The only people who will tell you that story, amid the constant self-aggrandizement of the political and media class, are those in the anti-war movement. That is why their voices matter. They may not always get the analysis correct, but their perspective is invaluable.

And it is exactly at moments like this that the establishment tries to shut them up, because their own approach to the world stands so exposed. The hawks scoff at the idea of multilateralism or a world of genuine dialogue. They see it as naive. They say it could never contain a leader like Putin.

But what has their bellicose rhetoric achieved? How naive was their approach to Ukraine and its people? Why is it that these figures, who actually influence foreign policy in this country, are never held to account for their failures?

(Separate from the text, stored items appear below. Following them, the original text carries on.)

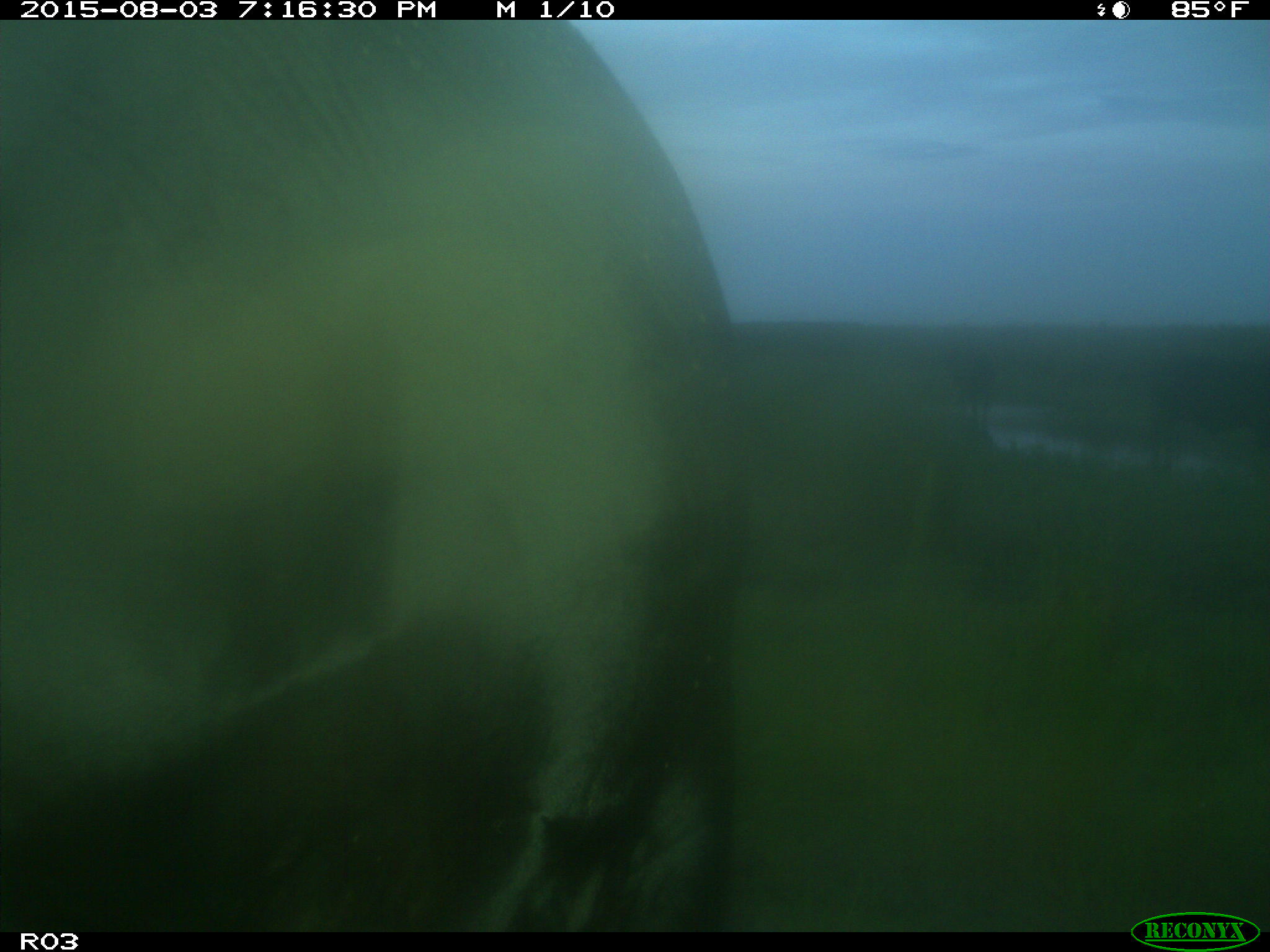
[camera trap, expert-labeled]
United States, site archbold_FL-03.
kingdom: Animalia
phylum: Chordata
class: Mammalia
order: Artiodactyla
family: Bovidae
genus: Bos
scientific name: Bos taurus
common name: domestic cow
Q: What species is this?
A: Bos taurus (domestic cow).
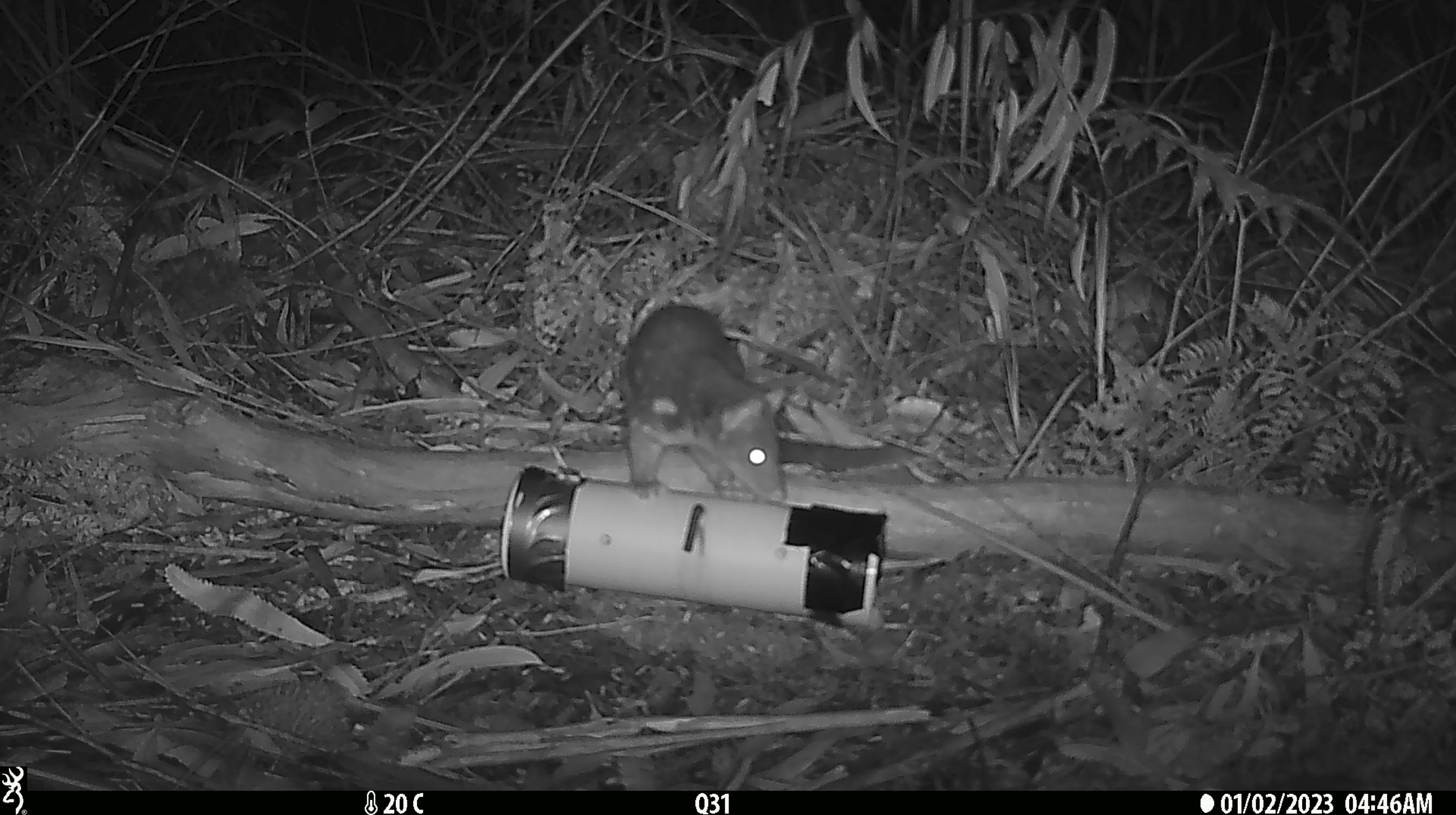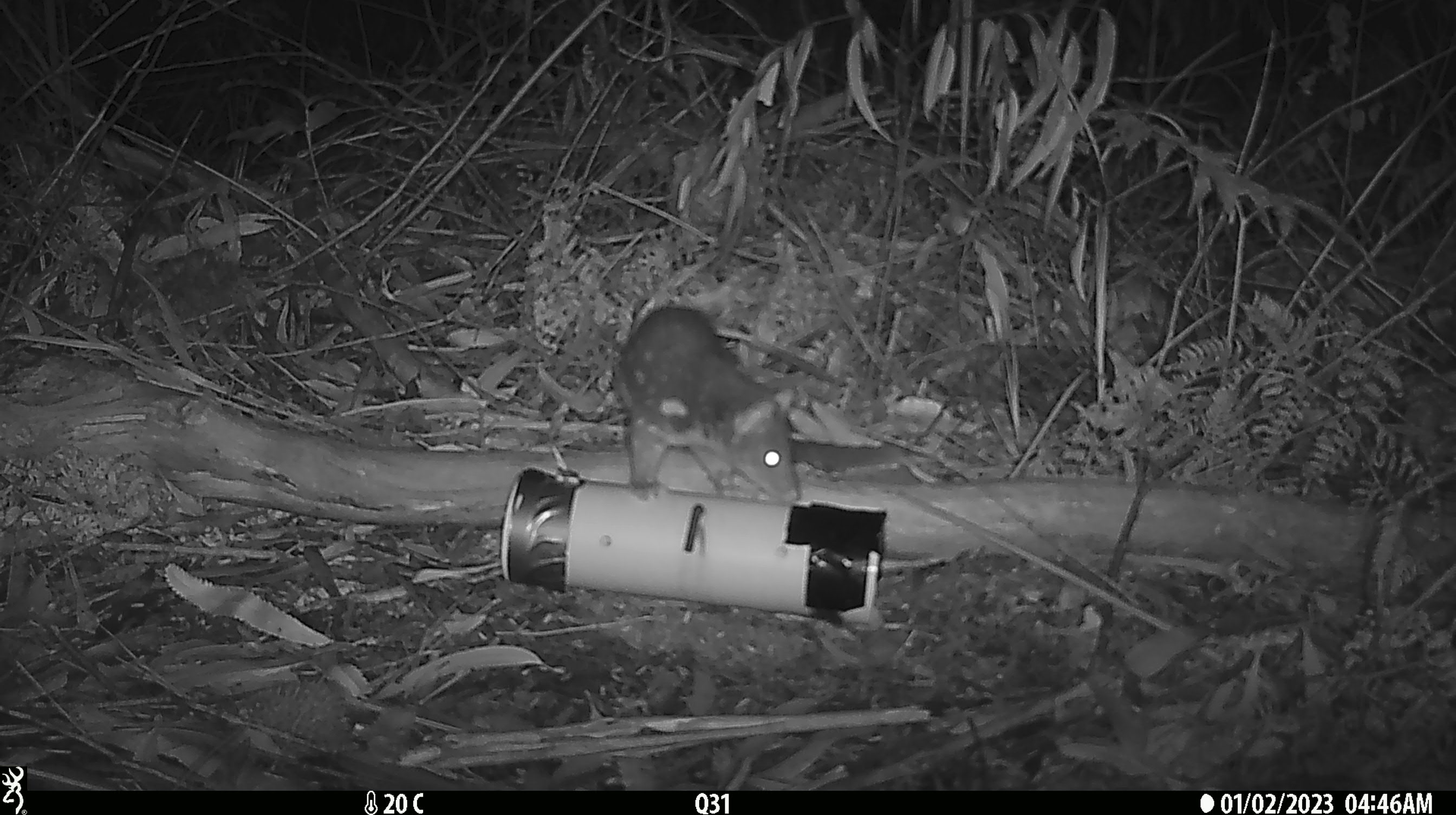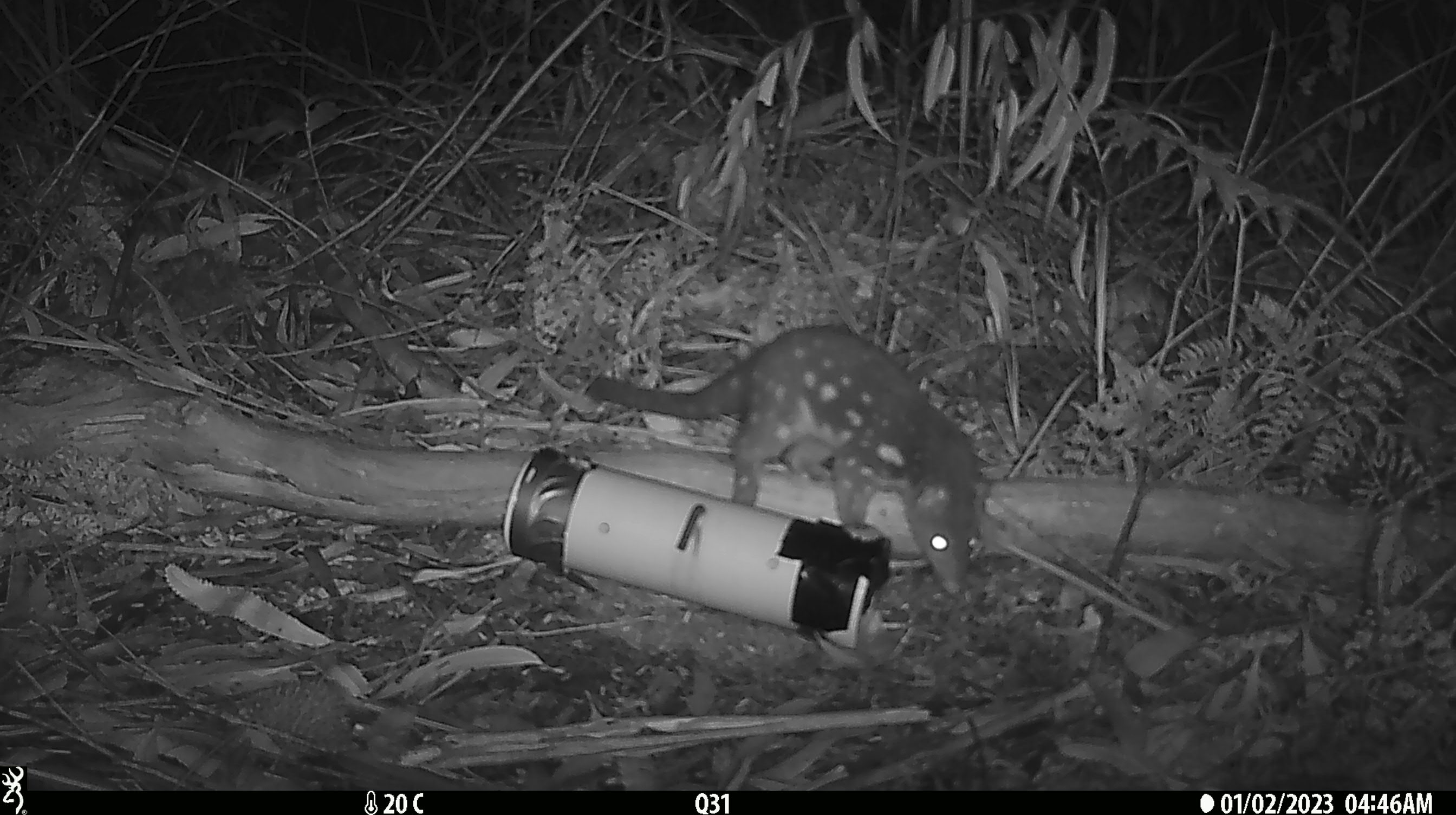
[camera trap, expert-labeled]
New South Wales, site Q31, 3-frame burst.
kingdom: Animalia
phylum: Chordata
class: Mammalia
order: Dasyuromorphia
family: Dasyuridae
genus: Dasyurus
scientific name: Dasyurus maculatus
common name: spotted-tailed quoll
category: quoll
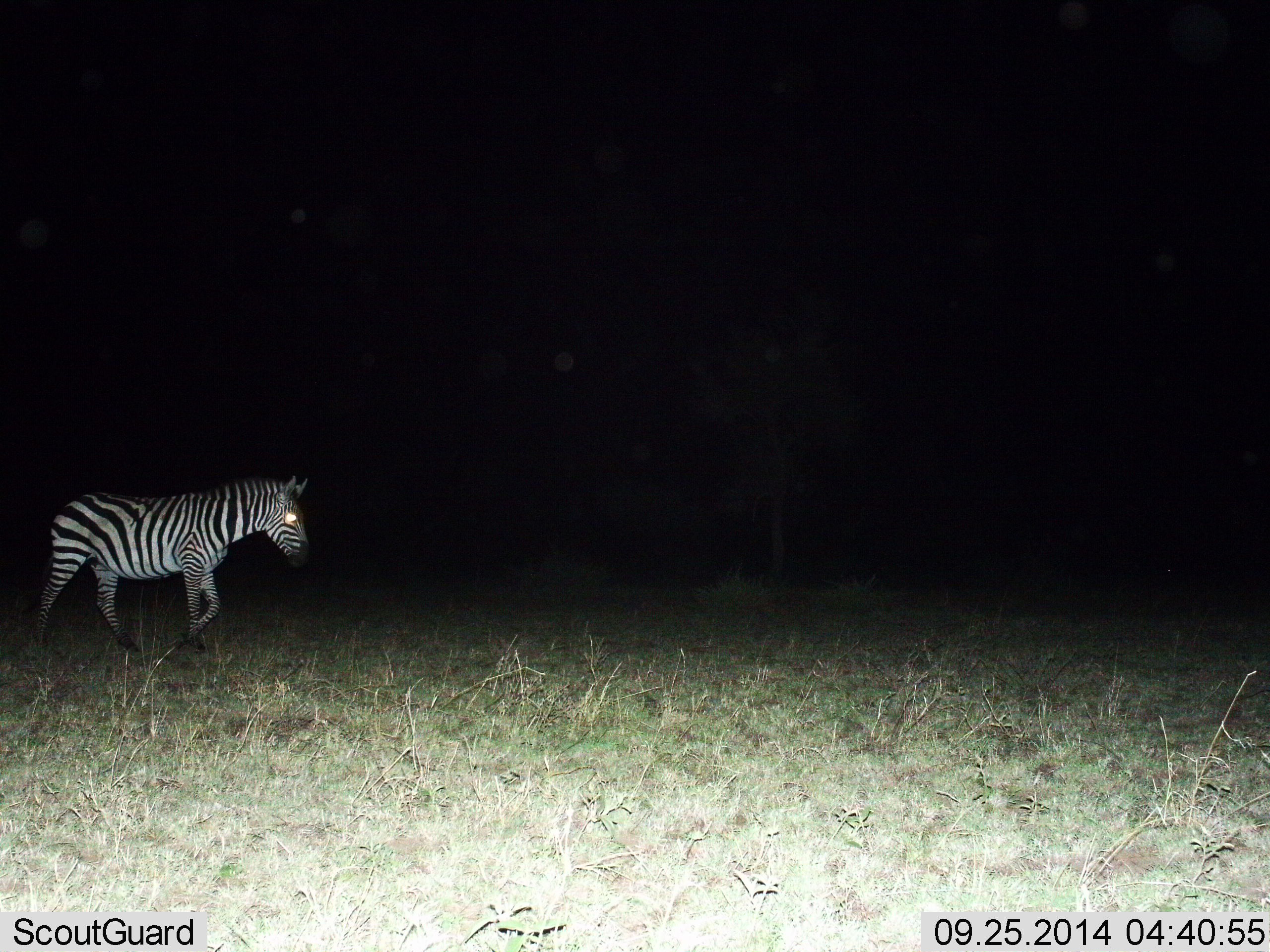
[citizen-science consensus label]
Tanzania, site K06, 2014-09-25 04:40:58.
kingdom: Animalia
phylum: Chordata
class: Mammalia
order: Perissodactyla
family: Equidae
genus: Equus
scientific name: Equus quagga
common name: plains zebra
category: zebra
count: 1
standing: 0%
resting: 0%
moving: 100%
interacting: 0%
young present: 0%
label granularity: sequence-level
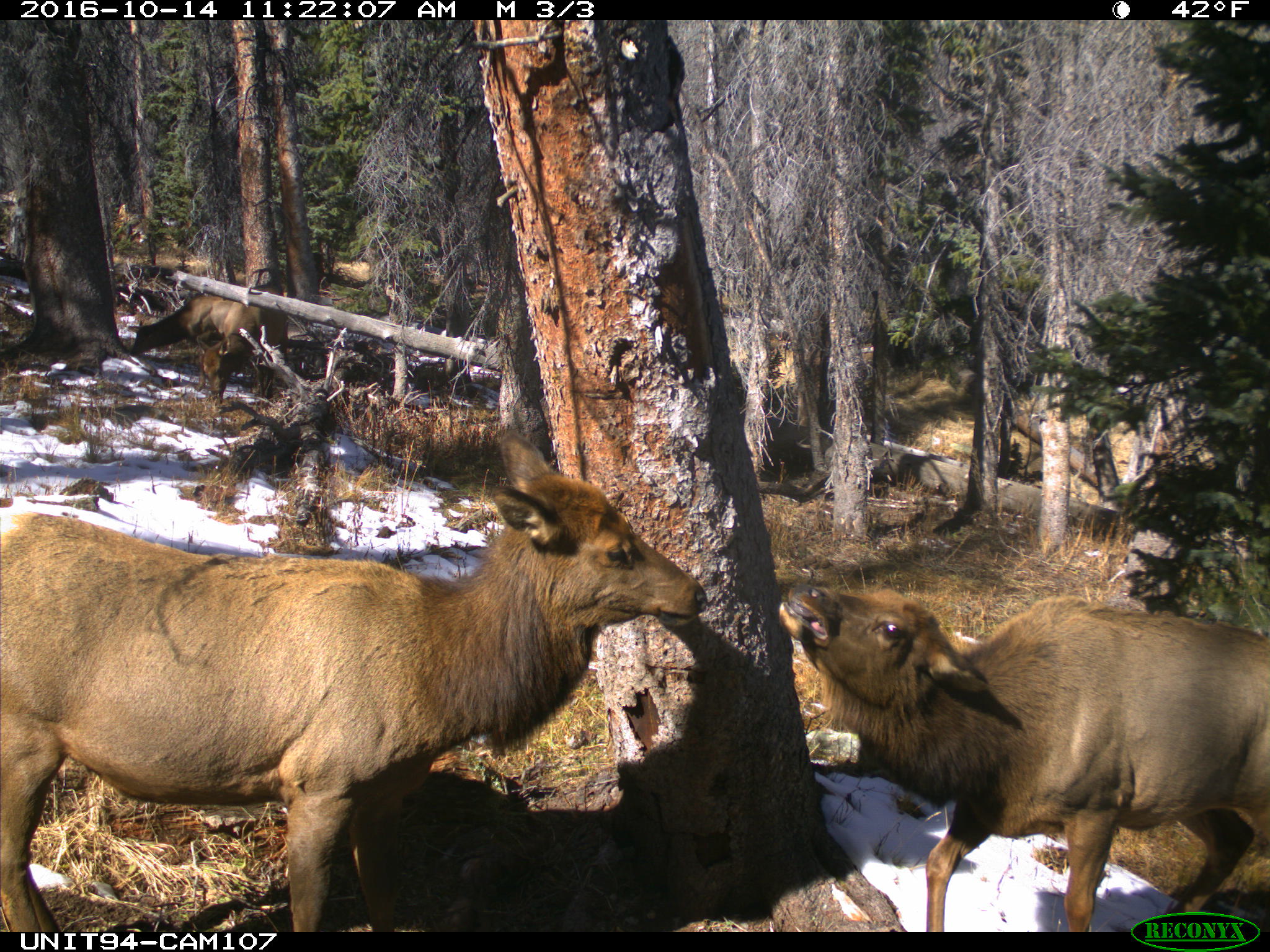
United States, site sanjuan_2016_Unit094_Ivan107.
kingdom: Animalia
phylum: Chordata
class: Mammalia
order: Artiodactyla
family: Cervidae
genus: Cervus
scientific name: Cervus elaphus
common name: red deer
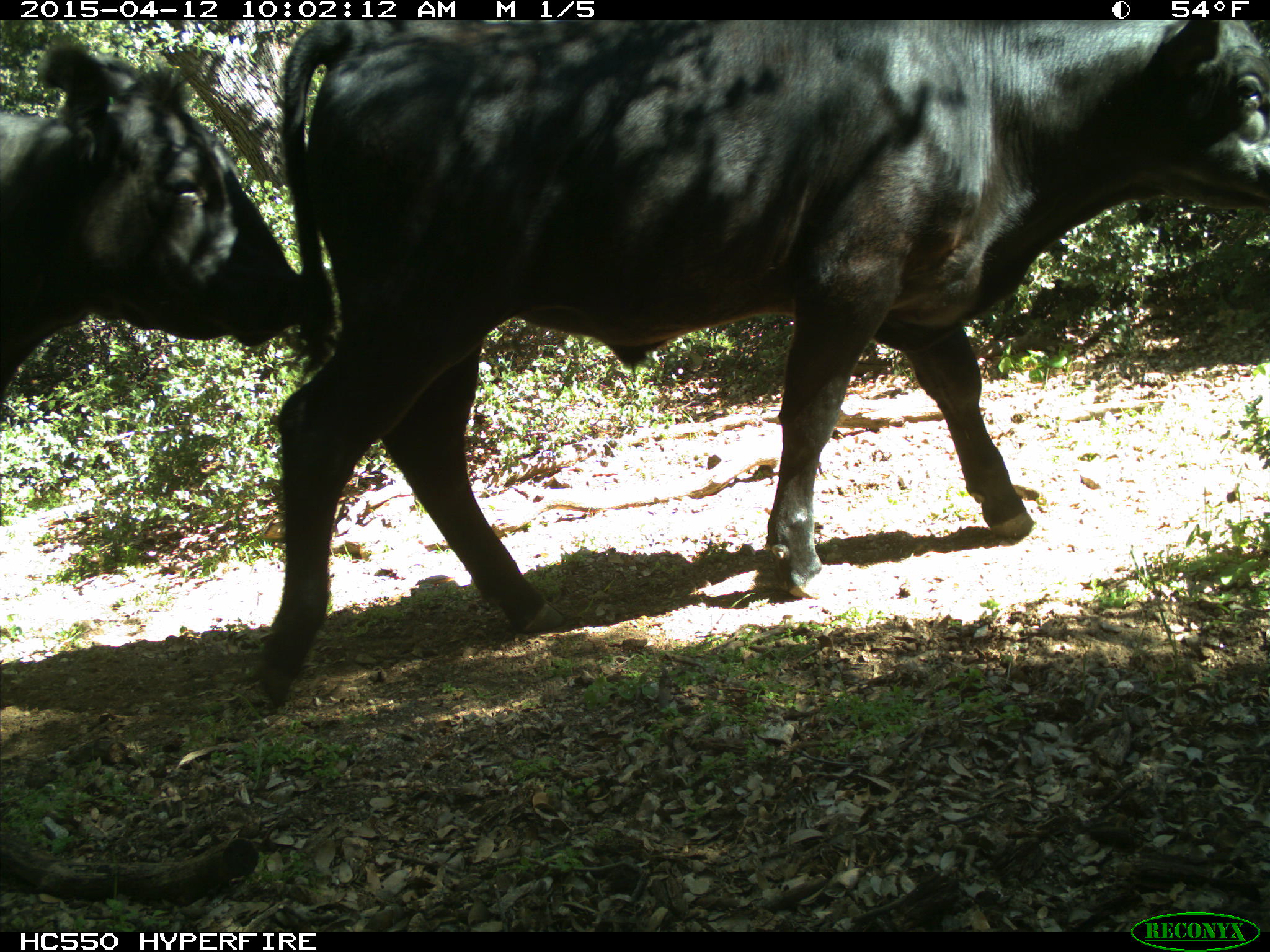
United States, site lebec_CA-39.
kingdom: Animalia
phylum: Chordata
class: Mammalia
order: Artiodactyla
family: Bovidae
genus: Bos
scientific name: Bos taurus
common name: domestic cow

Part of the answer is that they find scapegoats. They line up eleven Labour left MPs who signed an anti-war statement and offer them up as examples of national traitors or Putin puppets. They threaten to purge them. They turn their bellicose rhetoric on the enemy within, people who they know had absolutely no influence over the decisions that led to this war in the first place.

And the cycle goes on. Meanwhile, the same government that claims to support Ukrainians pushes through anti-refugee legislation that will make the lives of any who flee to Britain a living hell. The arms sales to authoritarian regimes around the world that wage wars of aggression will continue. The mythology about the West’s defense of democracy will endure, even as it offers illusions to peoples it never cared about or intended to protect.